A partir del miércoles 1 de julio, las reglas de los préstamos estudiantiles federales cambian de forma radical. Casi 43 millones de prestatarios con cerca de $1,7 billones en deuda enfrentan un sistema con menos opciones de repago, nuevos límites de endeudamiento y tasas de interés que alcanzan su nivel más alto en años.
Los cambios son resultado de la One Big Beautiful Bill Act, la ley fiscal que el presidente Donald Trump firmó el 4 de julio de 2025. Para los hogares latinos con hijos en la universidad o deudas activas, la fecha límite del miércoles marca un antes y un después.
¿Qué planes de pago desaparecen el 1 de julio?
El sistema actual ofrece varios planes de repago basados en ingresos, incluyendo IBR, PAYE y SAVE. Este último, lanzado bajo la administración Biden, ofrecía pagos de $0 al mes para los prestatarios con ingresos más bajos y cancelación de deuda en 20 años.
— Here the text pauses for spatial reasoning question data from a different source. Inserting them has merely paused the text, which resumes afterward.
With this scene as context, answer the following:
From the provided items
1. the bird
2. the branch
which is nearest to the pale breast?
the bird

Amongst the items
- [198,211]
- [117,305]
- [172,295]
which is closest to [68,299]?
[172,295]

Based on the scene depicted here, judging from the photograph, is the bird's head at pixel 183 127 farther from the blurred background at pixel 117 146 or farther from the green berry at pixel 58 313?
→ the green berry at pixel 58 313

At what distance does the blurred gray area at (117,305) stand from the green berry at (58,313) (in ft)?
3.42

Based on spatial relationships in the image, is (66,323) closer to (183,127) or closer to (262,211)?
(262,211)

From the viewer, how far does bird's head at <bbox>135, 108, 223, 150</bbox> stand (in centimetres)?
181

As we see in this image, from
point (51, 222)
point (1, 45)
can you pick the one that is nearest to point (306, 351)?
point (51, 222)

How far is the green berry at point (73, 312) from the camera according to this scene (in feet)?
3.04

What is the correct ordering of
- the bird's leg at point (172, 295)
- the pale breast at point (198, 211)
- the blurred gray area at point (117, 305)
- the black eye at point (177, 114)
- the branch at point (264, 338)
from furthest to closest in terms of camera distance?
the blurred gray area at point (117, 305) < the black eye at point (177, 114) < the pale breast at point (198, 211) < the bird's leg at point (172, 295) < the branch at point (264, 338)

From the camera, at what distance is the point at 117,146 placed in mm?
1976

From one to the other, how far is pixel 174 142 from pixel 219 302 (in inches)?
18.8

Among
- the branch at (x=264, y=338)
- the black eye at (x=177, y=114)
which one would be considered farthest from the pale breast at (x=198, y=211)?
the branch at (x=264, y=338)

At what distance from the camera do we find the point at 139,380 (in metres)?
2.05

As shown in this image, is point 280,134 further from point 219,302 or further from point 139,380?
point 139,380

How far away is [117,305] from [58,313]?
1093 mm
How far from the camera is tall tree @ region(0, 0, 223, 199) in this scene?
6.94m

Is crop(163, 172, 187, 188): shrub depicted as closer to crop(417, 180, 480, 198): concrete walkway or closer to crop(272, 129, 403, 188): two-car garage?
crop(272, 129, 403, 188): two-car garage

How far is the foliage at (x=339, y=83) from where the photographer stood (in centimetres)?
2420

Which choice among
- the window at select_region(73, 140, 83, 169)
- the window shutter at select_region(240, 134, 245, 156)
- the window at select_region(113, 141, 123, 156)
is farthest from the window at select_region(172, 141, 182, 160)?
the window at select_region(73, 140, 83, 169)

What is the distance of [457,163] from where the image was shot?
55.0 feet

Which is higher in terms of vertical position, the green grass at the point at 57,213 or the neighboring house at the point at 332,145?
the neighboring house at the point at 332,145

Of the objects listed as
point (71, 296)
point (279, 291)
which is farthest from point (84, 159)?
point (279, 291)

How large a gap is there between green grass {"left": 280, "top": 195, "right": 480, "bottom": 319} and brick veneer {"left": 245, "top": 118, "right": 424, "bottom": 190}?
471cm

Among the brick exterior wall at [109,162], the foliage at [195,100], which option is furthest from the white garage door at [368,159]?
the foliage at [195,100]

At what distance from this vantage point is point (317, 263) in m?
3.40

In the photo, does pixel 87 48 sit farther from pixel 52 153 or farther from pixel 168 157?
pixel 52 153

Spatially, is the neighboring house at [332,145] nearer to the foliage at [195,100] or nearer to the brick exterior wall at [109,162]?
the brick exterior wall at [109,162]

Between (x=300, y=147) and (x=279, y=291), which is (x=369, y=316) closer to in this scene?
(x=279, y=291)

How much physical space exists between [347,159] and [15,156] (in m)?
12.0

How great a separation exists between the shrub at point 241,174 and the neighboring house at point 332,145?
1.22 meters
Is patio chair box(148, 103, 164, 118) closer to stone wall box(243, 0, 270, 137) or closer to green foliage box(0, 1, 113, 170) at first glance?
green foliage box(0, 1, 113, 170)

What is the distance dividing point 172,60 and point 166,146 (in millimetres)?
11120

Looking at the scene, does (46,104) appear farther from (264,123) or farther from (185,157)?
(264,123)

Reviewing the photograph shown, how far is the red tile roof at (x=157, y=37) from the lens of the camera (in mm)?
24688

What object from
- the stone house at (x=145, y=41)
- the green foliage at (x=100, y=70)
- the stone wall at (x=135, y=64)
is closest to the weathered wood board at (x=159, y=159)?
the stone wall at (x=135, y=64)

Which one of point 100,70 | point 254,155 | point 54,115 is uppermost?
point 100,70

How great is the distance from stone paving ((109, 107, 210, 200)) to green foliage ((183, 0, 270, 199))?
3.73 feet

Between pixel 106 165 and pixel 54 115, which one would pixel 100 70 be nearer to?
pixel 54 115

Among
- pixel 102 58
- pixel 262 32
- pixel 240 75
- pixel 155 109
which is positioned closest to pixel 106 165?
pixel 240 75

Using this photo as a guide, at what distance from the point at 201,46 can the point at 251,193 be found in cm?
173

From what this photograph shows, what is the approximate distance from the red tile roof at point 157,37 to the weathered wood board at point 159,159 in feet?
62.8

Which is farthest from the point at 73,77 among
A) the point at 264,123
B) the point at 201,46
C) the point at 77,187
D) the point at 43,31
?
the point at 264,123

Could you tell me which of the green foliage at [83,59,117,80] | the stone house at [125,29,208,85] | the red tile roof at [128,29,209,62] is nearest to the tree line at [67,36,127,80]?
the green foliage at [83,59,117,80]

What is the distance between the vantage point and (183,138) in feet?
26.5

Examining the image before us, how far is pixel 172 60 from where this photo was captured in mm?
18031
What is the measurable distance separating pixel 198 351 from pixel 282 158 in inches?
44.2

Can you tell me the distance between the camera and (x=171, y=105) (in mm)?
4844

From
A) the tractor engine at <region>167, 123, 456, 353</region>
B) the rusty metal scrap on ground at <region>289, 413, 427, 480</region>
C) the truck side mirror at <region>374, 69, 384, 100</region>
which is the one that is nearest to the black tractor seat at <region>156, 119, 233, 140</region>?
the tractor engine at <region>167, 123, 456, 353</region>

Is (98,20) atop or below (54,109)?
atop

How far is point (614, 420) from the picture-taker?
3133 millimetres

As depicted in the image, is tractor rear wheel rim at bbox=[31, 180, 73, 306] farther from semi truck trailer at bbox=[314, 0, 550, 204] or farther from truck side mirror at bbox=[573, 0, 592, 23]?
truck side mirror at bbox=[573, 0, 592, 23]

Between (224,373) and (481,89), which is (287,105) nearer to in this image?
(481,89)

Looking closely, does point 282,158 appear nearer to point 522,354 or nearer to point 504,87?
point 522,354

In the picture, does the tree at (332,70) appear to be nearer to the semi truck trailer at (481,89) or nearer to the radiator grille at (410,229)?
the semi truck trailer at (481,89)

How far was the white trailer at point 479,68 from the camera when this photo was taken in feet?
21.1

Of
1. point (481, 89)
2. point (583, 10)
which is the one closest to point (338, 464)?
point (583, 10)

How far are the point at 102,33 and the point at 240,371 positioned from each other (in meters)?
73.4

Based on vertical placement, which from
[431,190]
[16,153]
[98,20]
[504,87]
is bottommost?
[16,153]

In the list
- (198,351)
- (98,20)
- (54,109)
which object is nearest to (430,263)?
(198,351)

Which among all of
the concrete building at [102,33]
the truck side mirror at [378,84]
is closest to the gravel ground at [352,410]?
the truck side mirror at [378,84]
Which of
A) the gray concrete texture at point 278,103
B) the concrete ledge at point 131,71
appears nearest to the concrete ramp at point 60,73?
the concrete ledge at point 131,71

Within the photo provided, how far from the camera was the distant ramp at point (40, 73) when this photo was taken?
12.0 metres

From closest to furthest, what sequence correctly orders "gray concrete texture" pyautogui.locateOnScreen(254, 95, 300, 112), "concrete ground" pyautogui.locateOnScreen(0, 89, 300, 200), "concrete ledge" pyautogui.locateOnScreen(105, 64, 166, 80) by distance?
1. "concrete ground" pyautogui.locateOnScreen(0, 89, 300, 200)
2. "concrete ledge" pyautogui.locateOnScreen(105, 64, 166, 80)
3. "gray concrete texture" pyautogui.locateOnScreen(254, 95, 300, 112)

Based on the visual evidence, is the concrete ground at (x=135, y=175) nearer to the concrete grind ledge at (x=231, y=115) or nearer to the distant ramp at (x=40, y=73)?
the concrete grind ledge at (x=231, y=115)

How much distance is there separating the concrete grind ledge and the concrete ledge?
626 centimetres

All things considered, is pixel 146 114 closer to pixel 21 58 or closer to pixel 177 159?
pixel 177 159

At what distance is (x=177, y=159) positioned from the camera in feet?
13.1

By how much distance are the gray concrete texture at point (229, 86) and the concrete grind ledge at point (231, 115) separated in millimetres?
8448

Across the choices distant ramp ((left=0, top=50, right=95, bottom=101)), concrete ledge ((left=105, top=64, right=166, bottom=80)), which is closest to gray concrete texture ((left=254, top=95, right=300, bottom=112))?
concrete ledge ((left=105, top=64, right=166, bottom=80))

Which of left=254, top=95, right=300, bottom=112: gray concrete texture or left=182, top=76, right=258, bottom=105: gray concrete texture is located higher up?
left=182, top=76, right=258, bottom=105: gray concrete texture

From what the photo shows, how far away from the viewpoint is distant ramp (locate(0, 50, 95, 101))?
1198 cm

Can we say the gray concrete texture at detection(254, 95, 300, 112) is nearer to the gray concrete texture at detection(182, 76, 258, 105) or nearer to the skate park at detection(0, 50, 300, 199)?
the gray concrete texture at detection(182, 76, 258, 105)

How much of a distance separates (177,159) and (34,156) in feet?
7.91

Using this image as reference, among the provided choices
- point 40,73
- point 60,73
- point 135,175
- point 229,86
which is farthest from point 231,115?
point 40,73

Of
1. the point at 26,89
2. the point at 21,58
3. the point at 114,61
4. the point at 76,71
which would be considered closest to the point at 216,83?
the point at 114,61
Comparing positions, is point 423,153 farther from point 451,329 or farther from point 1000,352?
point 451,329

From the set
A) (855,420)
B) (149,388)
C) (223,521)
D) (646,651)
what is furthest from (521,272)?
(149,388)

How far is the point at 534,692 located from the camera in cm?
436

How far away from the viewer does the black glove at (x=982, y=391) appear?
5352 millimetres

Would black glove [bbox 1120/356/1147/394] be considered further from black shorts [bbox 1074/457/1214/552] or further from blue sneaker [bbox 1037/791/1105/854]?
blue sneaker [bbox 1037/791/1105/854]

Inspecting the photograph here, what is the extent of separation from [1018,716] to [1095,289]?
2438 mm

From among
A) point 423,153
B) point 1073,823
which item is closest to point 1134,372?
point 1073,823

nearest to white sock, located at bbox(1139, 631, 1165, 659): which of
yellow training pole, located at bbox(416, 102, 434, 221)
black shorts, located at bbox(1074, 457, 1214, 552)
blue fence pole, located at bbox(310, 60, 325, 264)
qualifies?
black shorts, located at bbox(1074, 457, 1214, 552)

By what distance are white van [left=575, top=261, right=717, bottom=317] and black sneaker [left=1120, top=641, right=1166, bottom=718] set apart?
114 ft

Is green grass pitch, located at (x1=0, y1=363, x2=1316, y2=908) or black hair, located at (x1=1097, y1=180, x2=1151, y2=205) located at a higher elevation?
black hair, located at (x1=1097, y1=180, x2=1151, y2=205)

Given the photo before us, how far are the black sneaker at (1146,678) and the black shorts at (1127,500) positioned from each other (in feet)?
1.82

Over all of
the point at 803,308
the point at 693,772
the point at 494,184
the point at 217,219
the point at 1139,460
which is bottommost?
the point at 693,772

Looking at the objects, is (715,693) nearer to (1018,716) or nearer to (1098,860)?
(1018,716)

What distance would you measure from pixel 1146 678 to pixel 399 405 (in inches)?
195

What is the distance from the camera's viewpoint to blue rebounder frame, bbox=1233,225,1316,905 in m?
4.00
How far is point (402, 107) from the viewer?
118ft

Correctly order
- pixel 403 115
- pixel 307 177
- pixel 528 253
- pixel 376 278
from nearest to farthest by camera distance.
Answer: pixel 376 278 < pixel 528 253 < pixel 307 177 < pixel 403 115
A partir del miércoles, quien tome un préstamo nuevo o consolide uno existente quedará limitado a dos opciones: el Tiered Standard Plan, con pagos fijos repartidos entre 10 y 25 años según el monto adeudado, y el Repayment Assistance Plan (RAP), el nuevo plan basado en ingresos que exige pagos de entre 1% y 10% de las ganancias y solo ofrece cancelación de deuda tras 30 años.
¿Quiénes se verán más afectados?
Los prestatarios de bajos ingresos recibirán el golpe más fuerte. Bajo el plan SAVE, muchos pagaban $0 al mes. Bajo el nuevo RAP, esos mismos prestatarios tendrán un pago obligatorio. Los defensores de los consumidores calculan que los hogares más vulnerables pagarán más cada mes y esperarán una década adicional para la cancelación de su deuda.
Los padres con préstamos Parent PLUS enfrentan cambios particularmente duros. Quienes tomen uno después del 1 de julio tendrán un límite de $20.000 anuales y $65.000 de por vida por hijo, frente al sistema anterior que permitía cubrir el costo total de la matrícula. Además, su única opción de repago será el Tiered Standard Plan, sin acceso a planes basados en ingresos.
¿Qué pasa con los préstamos Grad PLUS?
El programa Grad PLUS, que permitía a los estudiantes de posgrado endeudarse hasta cubrir el costo completo de su programa, deja de existir para nuevos prestatarios a partir del 1 de julio. Los estudiantes de maestría tendrán un límite de $20.500 anuales y $100.000 de por vida. Para programas profesionales como medicina o derecho, el tope sube a $50.000 anuales y $200.000 de por vida.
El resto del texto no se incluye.